GlobalPhone Mix-to-Separate out of 2: A Multilingual 2000 Speakers Mixtures Database for Speech Separation
(Oral presentation)

Marvin Borsdorf (Universität Bremen, Germany), Chenglin Xu (NUS, Singapore), Haizhou Li (NUS, Singapore), Tanja Schultz (Universität Bremen, Germany)
Monaural speech separation has been well studied on various databases. However, these databases mostly concern English speech. Research in multi-speaker scenarios, such as speech recognition, speaker recognition, speaker diarization, and speech separation calls for speaker mixtures databases comprising multiple languages. In this paper, we propose a new extensive multilingual database for speech separation tasks derived from the GlobalPhone 2000 Speaker Package, called “GlobalPhone Mix-to-Separate out of 2” (GlobalPhoneMS2). We describe the construction of the database and conduct speech separation experiments in monolingual and multilingual as well as seen and unseen languages settings. When trained on a multilingual dataset, the networks improve their performances for unseen languages, and across almost all seen languages.
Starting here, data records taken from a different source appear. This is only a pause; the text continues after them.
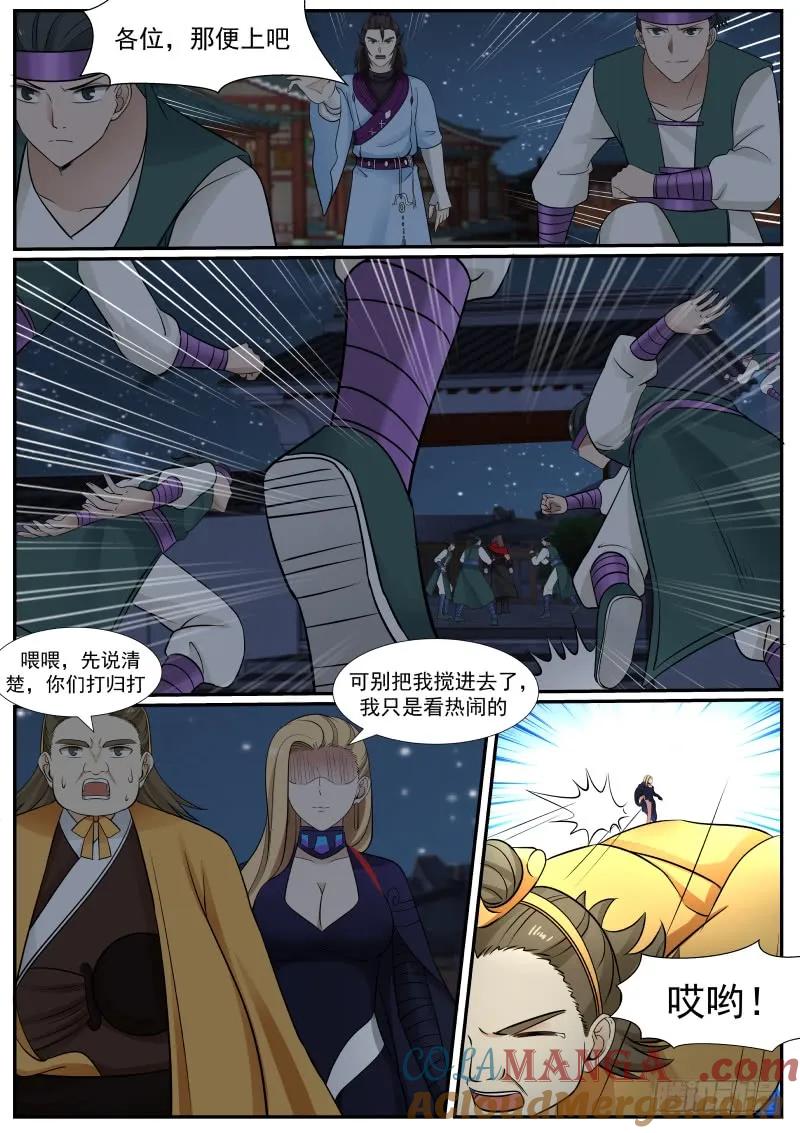 6.jpg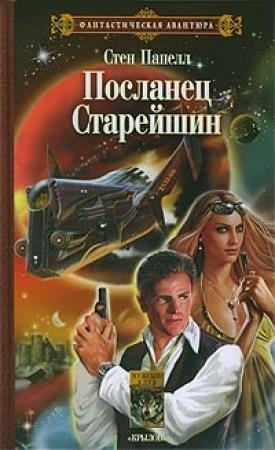 Обложка книги «Посланец старейшин» — Стен Папелл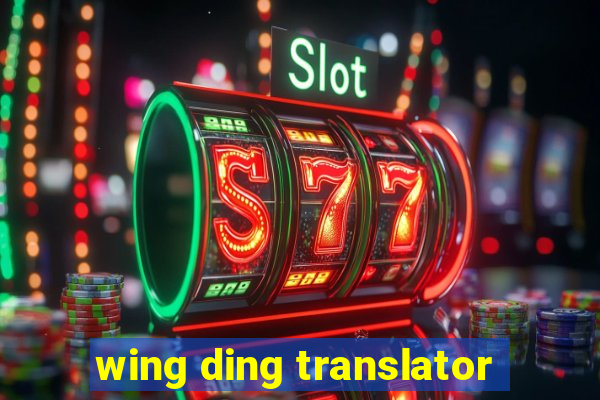 wing ding translator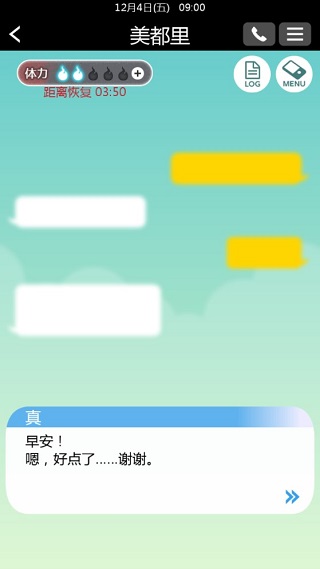 到我的女友安息为止汉化版图1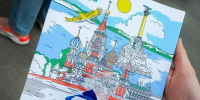 Нижегородское отделение ЛДПР организовало для детей просмотр военного фильма - ЛДПР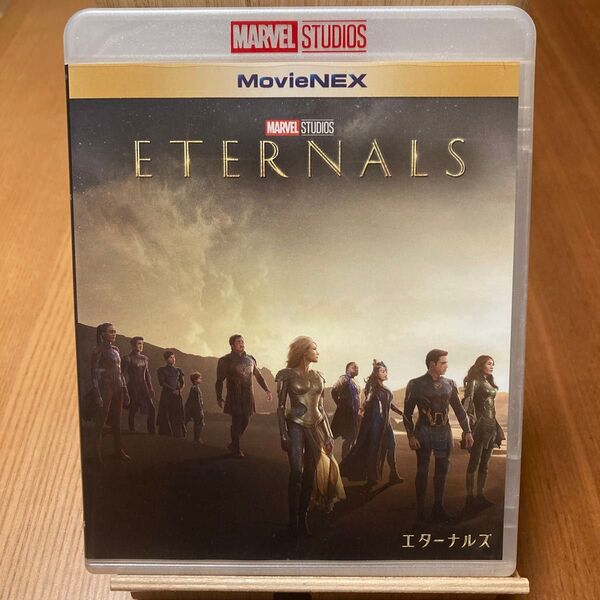 BD エターナルズ MovieNEX ブルーレイ・純正ケース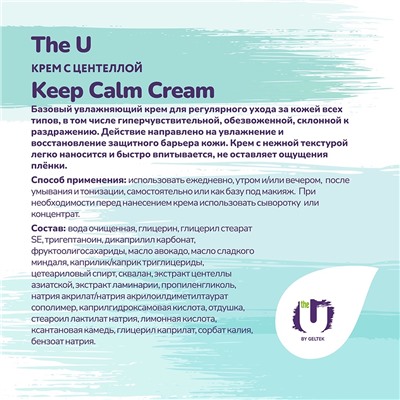 Крем с центеллой Keep Calm Cream THE U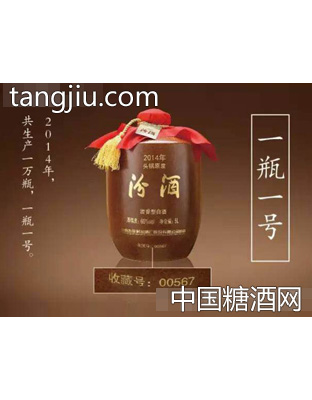 汾酒头锅原浆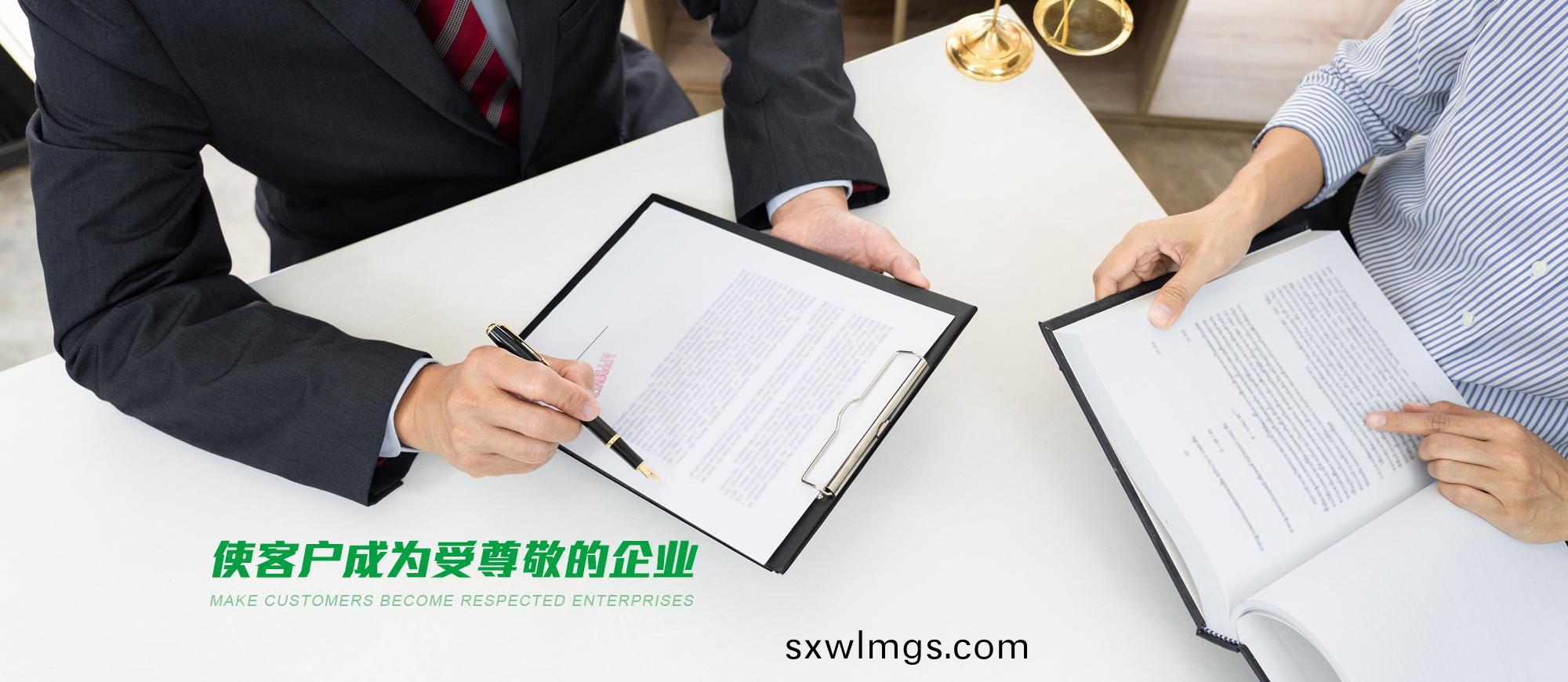 首(shou)頁(ye)橫(heng)幅三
We show that replacing a monolingual dataset with a trilingual one, while keeping the data size roughly the same, helps to improve the performance in most cases. We attribute this to a larger diversity in speech, language, speaker, and recording characteristics. Based on the GlobalPhoneMS2 database, speech separation results for two-speaker mixing scenarios are reported in 22 spoken languages for the first time.